7) Support innovation, quality improvement, and safety through better use of real world data: The use of real world data has the potential to improve health but also appreciably worse health if used in the wrong way. True informed decisions require a range of evidence, to inform their uptake into practice. We, therefore, need better use and understanding of the role of qualitative, observational and quantitative research in informing those decisions that matter.
8) Educate professionals, policy makers and the public in evidence-based healthcare to make informed choice: Researchers, editors and journalists all have a role in communicating evidence to the public. Evidence can be misinterpreted, over-hyped and inaccurate. Poor quality or preliminary studies can be highlighted at the expense of research that matters to patients. Such practice may give rise to false hope or harm. Therefore, high quality, important research has to be understandable and informative to, and by, a wide audience. Yet, much of what is currently produced is not directed to a lay audience, is often poorly constructed and is underpinned by a lack of training and guidance in this area.

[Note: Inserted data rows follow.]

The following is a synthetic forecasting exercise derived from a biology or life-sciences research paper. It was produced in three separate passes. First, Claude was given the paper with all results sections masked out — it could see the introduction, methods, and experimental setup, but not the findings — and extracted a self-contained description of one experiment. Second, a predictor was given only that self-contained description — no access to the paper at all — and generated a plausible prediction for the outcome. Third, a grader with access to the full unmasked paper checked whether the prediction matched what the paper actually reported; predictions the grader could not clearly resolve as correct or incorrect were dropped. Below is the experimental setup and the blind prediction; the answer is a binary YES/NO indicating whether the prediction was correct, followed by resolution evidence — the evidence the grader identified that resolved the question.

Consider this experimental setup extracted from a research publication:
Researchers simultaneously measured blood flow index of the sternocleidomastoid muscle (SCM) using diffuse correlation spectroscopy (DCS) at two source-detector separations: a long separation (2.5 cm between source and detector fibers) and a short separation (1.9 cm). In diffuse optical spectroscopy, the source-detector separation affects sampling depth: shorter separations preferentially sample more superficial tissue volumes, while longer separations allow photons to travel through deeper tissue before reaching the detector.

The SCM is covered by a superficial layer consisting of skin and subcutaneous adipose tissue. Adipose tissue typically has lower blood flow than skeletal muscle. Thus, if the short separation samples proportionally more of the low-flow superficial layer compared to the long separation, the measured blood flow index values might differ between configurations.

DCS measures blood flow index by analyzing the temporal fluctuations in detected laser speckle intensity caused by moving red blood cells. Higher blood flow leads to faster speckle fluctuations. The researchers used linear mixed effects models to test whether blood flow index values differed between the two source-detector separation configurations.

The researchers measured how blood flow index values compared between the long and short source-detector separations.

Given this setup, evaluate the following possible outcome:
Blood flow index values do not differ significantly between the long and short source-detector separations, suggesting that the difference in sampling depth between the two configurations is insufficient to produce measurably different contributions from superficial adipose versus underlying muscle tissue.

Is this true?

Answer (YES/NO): NO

To make fair and informed judgements on the value and relevance of evidence, people must have access to research and have the skills to make informed choices to support their own health.

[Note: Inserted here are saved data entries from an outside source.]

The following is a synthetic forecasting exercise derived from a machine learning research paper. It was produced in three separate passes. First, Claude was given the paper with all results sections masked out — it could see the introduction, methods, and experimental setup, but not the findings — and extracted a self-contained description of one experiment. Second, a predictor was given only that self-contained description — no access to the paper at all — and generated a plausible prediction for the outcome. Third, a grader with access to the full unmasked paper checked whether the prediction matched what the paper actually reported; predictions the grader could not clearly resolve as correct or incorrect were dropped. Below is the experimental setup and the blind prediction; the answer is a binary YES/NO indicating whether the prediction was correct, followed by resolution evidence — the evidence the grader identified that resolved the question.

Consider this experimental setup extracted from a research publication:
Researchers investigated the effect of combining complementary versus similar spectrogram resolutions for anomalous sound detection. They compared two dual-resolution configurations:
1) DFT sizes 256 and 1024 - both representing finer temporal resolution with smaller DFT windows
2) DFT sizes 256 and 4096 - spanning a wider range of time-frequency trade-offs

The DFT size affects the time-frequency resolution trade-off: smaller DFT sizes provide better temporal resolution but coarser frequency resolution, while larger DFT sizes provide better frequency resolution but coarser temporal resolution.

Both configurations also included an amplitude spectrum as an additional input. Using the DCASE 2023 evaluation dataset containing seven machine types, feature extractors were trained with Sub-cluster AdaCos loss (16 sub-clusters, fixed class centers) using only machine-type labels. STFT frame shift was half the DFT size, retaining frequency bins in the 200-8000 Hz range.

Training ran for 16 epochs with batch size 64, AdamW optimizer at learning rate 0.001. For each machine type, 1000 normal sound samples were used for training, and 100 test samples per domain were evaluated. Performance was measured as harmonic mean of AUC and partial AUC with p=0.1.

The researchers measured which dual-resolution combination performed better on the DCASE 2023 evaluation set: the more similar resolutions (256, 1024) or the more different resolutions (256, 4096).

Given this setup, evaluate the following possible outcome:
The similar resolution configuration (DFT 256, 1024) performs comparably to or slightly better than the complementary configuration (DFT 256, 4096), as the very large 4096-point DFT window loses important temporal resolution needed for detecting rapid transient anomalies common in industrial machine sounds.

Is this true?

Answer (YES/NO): YES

9) Encourage the next generation of leaders in evidence-based medicine: Clinical expertise is pivotal to effective evidence-based care. Furthermore, dealing with uncertainty when applying evidence to individual patient care requires critical appraisal skills in assessing evidence and recognising poor quality evidence. To therefore deliver great healthcare we need a generation of applied healthcare leaders, clinicians and policymakers with skills in assessing, appraising and applying evidence to patient care.
Taking the first steps to creating trustworthy evidence
To tackle these issues will take time, resources and effort. As an EBM community, we should prioritise initial efforts to tackle the manifesto steps we have outlined. Fixing EBM is a vast project that is being led and will be led, by disparate groups around the globe. We hope to focus global attention on the most effective tools and strategies we can use to deliver that change so that we can all work together and commit to improving healthcare using better quality evidence. These manifesto priorities will change in the light of plans to deliver trusted evidence for better healthcare but hopefully will provide necessary guidance for developing the properties that matter for better, more trustworthy, evidence.
The manifesto has been developed by people engaged at all points in the research ecosystem engaging in fixing the problem, including above all patients and the public who indirectly fund but are directly affected by the outputs of the current system. We would like to thank all those who have provided feedback, all those partners who hosted roundtables and seminars and those who gave feedback and are listed on the www.evidencelive.org site.Editorials
We want to focus on solutions, and help offer a structure for people to coordinate positive action. We want to map what is currently being done. We want to formulate clear goals, so that we can work back from these, to inform the interventions that are deployed. We want your help to achieve Better Evidence for Better Healthcare.